Would you reproduce each line below exactly, leaving every picture out?

━━━ DATA

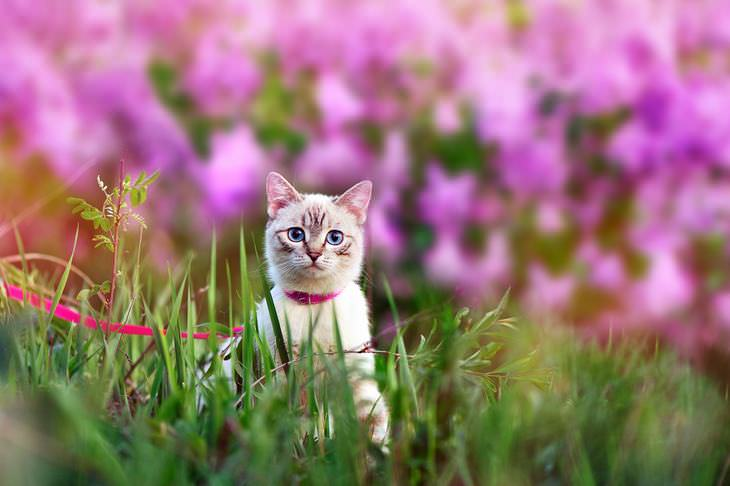 afaste gatos
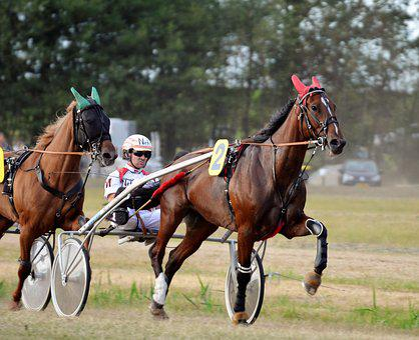 Trotting, Sulky, Equestrian, Racing, Traber, Jockey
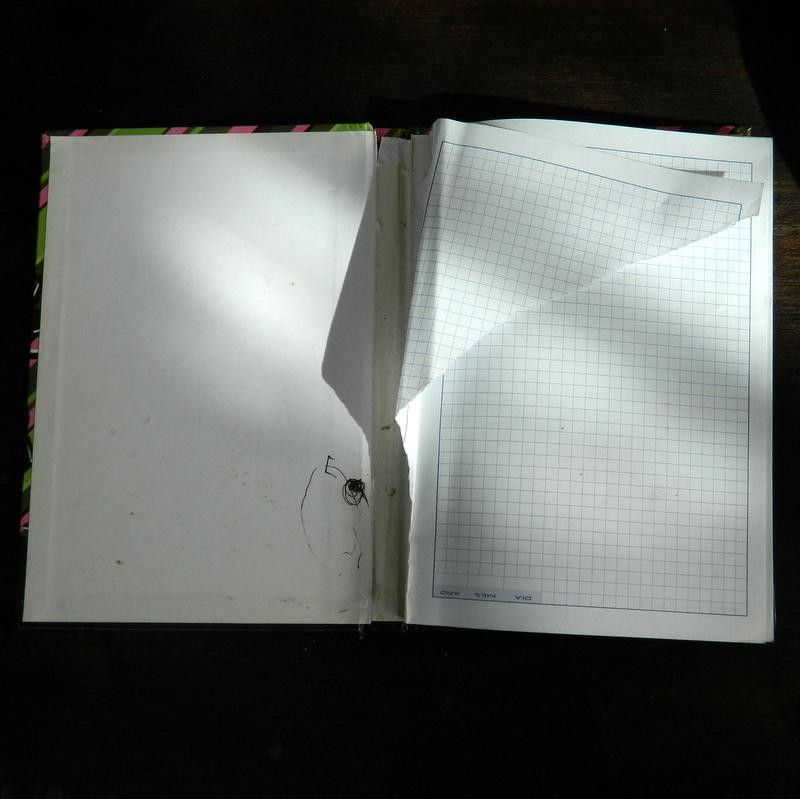 Cómo reciclar un cuaderno para grandes proyectos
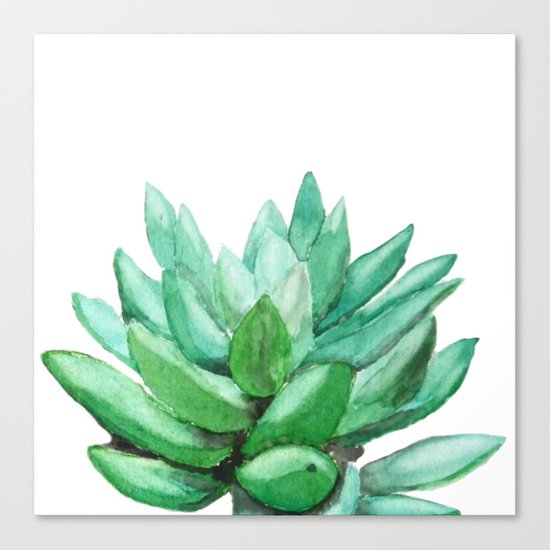 succulent echeveria Canvas Print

━━━━━━

**COMPLETED EXERCISE:**
 afaste gatos
 Trotting, Sulky, Equestrian, Racing, Traber, Jockey
 Cómo reciclar un cuaderno para grandes proyectos
 succulent echeveria Canvas Print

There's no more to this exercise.